▼

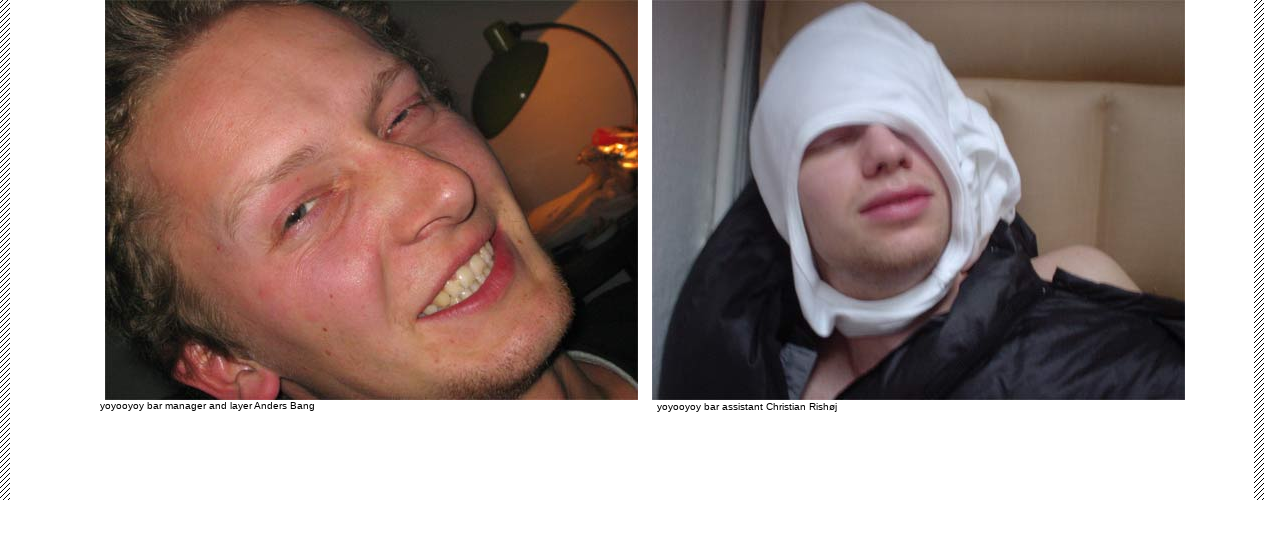

--- FILE ---
content_type: text/html
request_url: http://yoyooyoy.dk/bar.htm
body_size: 633
content:
<html>
<head>
<title>Untitled Document</title>
<meta http-equiv="Content-Type" content="text/html; charset=iso-8859-1">
<link rel="stylesheet" href="oy.css" type="text/css">
<style type="text/css">
<!--
.style4 {
	font-family: Arial, Helvetica, sans-serif;
	font-weight: bold;
}
.style5 {
	font-family: Arial, Helvetica, sans-serif;
	font-size: 10px;
}
-->
</style>
</head>

<body bgcolor="#FFFFFF" text="#000000" topmargin="0" leftmargin="0">
<table width="1024" border="0" cellspacing="0" cellpadding="0">
  <tr> 
    <td width="10" background="photo/BACK.GIF"><img src="photo/10space.gif" width="10" height="10"></td>
    <td width="90"><img src="photo/10space.gif" width="90" height="10"></td>
    <td width="400" height="500" align="left" valign="top"> 
    <p><span class="style4"><img src="photo/andersbang.jpg" width="533" height="400" hspace="5" vspace="0"></span><span class="style5">yoyooyoy bar manager and layer Anders Bang </span></p>    </td>
    <td width="10" align="left" valign="top">&nbsp;</td>
    <td width="10" align="left" valign="top"><img src="photo/rishoj.jpg" width="533" height="400" hspace="5"><img src="photo/10space.gif" width="10" height="10"><span class="style5">yoyooyoy bar assistant Christian Rish&oslash;j</span> </td>
    <td width="*" align="left" valign="top">      <br>      </td>
    <td width="5" align="left" valign="top"> 
    <p>&nbsp;</p></td>
    <td width="0" align="left" valign="top">&nbsp;</td>
    <td width="5" align="left" valign="top">&nbsp;</td>
    <td width="*" align="left" valign="top">&nbsp;</td>
    <td width="10" align="left" valign="top">&nbsp;</td>
    <td width="*" align="left" valign="top">&nbsp;</td>
    <td width="*" align="left" valign="top"><p>&nbsp;</p>
    <p>&nbsp;</p></td>
    <td width="*" align="left" valign="top"><p>&nbsp;</p>
    <p>&nbsp;</p></td>
    <td width="*" align="left" valign="top">&nbsp;</td>
    <td width="*" align="left" valign="top"><img src="photo/10space.gif" width="10" height="10"></td>
    <td width="*" align="left" valign="top">&nbsp;</td>
    <td width="*" align="left" valign="top"><img src="photo/10space.gif" width="10" height="10"></td>
    <td width="*" align="left" valign="top">&nbsp;</td>
    <td width="*" align="left" valign="top" background="photo/back.gif"><img src="photo/10space.gif" width="10" height="10"></td>
  </tr>
</table>
</body>
</html>


--- FILE ---
content_type: text/css
request_url: http://yoyooyoy.dk/oy.css
body_size: 103
content:
a:link { 
	color: black;
}

a:visited { 
	color: black;
}

a:hover {
	color: black;
}

.overskrift {
	background-color: yellow;
}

▲

Your objective: Copy each line of the preceding material that contains "text".

Problem solution:
content_type: text/html
<meta http-equiv="Content-Type" content="text/html; charset=iso-8859-1">
<link rel="stylesheet" href="oy.css" type="text/css">
<style type="text/css">
<body bgcolor="#FFFFFF" text="#000000" topmargin="0" leftmargin="0">
content_type: text/css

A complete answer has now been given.